Your instructions
Find every line in the records below that contains the word "primary", and copy each such line.

-- The data follows --

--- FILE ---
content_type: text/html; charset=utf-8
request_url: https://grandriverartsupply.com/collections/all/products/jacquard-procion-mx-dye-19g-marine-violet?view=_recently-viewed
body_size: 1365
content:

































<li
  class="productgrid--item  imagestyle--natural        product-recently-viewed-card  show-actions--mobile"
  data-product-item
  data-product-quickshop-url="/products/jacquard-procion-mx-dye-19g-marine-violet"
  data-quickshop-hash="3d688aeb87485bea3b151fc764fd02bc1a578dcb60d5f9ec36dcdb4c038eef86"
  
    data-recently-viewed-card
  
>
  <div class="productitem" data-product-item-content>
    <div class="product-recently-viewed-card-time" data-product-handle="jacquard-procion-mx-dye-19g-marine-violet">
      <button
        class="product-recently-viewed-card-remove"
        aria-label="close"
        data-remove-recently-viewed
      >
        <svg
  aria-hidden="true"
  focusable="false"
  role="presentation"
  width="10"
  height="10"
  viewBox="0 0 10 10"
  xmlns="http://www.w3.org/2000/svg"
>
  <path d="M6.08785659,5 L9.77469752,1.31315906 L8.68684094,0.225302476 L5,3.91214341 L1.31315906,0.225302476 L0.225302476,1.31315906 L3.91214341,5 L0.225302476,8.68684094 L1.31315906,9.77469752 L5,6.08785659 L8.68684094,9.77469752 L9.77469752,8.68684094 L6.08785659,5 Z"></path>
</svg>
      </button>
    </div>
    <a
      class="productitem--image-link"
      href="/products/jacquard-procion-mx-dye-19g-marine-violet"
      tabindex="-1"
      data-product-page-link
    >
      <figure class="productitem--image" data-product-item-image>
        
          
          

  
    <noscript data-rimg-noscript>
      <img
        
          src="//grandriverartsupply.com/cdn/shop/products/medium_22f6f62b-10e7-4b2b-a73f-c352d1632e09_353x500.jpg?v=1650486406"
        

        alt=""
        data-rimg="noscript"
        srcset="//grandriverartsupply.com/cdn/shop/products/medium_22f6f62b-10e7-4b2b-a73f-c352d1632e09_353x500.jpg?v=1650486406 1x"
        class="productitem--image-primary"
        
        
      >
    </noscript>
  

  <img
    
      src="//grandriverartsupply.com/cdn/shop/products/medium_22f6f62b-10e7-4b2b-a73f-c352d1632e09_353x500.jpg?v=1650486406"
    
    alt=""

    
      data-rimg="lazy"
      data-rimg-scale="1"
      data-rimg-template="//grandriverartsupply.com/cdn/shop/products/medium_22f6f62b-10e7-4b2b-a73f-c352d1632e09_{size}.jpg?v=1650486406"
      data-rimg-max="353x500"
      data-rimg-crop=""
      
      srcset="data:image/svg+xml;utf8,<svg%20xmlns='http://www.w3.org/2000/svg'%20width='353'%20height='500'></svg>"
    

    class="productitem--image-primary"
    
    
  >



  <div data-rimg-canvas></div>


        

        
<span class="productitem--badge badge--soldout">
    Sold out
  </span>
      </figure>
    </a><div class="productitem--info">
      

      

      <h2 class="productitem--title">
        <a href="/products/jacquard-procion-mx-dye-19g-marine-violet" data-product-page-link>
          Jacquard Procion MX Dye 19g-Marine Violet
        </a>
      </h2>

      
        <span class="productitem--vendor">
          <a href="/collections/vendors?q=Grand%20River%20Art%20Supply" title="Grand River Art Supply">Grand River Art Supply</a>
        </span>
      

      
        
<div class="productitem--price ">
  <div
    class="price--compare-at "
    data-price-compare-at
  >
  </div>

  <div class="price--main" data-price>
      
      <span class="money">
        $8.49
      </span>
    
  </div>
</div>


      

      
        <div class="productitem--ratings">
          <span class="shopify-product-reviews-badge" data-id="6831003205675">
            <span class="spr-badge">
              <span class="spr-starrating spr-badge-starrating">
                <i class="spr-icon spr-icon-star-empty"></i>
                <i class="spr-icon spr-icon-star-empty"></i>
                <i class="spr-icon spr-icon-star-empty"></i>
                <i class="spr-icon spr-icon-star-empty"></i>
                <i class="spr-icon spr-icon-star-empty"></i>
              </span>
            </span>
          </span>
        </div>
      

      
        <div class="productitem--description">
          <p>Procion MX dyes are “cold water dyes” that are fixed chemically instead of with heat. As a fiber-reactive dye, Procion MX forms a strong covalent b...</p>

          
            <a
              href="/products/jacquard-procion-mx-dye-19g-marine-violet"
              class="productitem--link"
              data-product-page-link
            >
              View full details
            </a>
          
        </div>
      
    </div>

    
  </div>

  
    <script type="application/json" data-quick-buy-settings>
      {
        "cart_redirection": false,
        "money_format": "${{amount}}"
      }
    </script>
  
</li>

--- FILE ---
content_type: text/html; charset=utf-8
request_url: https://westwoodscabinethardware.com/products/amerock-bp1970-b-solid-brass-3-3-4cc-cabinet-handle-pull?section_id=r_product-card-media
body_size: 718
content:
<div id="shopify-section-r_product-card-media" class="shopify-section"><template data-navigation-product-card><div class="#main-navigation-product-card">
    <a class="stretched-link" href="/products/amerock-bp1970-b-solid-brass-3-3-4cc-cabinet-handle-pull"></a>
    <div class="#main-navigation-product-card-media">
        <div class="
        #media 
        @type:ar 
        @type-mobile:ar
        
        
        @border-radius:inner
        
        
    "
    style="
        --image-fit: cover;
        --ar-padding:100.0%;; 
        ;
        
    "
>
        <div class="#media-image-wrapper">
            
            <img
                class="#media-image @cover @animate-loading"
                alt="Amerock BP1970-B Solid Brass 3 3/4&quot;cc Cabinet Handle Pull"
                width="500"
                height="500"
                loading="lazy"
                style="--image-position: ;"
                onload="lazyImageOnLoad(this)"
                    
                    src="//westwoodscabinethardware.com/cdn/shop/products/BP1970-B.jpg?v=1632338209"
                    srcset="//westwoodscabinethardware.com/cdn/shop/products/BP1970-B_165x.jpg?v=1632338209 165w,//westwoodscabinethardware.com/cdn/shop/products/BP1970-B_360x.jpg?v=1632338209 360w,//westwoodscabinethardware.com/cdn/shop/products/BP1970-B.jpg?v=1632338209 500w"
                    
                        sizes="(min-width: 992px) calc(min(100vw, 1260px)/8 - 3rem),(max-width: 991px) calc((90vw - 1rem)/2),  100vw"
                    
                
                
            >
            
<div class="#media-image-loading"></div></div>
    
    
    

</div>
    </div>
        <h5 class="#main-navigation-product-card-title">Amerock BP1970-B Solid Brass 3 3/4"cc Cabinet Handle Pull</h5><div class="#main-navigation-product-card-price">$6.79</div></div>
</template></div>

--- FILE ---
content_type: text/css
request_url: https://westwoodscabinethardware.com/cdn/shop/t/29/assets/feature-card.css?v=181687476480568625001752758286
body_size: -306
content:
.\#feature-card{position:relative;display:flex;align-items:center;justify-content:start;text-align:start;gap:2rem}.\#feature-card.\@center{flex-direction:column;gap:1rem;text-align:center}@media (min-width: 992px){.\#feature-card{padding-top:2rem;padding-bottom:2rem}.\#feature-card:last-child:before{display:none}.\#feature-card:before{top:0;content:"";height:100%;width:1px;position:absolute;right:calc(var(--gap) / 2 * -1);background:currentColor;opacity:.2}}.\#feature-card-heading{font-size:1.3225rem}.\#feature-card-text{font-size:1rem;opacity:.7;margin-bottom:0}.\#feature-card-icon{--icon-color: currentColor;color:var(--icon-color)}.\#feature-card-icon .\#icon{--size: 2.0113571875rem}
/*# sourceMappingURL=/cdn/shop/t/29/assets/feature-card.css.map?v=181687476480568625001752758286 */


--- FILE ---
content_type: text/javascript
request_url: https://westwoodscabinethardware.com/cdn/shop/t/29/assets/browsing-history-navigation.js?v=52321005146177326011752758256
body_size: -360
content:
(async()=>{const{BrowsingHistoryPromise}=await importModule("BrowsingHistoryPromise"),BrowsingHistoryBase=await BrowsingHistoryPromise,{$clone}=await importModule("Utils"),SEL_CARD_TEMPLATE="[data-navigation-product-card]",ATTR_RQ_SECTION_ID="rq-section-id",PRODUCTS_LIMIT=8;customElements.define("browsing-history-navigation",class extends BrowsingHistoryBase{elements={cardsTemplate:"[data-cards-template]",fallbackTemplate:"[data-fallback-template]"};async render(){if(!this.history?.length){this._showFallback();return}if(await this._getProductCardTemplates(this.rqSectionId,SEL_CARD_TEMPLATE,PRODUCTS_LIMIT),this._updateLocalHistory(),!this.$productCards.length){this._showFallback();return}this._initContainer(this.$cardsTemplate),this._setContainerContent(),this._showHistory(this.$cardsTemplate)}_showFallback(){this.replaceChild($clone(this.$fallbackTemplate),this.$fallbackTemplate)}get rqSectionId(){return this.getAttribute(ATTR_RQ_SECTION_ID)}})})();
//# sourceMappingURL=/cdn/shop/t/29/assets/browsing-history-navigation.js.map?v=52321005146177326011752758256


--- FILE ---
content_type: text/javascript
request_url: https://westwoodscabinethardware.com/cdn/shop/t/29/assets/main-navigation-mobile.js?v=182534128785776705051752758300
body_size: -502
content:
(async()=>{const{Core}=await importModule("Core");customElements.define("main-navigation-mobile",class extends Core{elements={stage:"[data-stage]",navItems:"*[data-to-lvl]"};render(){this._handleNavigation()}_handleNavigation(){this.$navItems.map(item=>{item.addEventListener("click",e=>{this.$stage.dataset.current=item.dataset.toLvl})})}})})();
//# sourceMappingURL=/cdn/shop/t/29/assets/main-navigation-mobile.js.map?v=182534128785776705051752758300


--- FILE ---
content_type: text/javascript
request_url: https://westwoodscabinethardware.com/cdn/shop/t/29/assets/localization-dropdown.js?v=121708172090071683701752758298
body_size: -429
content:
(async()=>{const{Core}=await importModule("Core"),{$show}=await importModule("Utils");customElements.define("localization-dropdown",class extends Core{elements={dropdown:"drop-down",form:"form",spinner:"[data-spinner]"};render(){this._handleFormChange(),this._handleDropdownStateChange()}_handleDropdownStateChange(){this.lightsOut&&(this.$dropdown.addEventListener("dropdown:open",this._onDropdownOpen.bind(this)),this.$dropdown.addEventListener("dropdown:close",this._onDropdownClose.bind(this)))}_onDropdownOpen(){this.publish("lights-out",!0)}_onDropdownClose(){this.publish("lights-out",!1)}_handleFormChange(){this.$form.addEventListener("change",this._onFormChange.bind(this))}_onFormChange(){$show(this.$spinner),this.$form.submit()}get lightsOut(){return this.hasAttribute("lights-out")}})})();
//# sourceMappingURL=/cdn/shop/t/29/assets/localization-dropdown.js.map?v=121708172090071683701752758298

-- The data concluded --

Result for this exercise
        class="productitem--image-primary"
    class="productitem--image-primary"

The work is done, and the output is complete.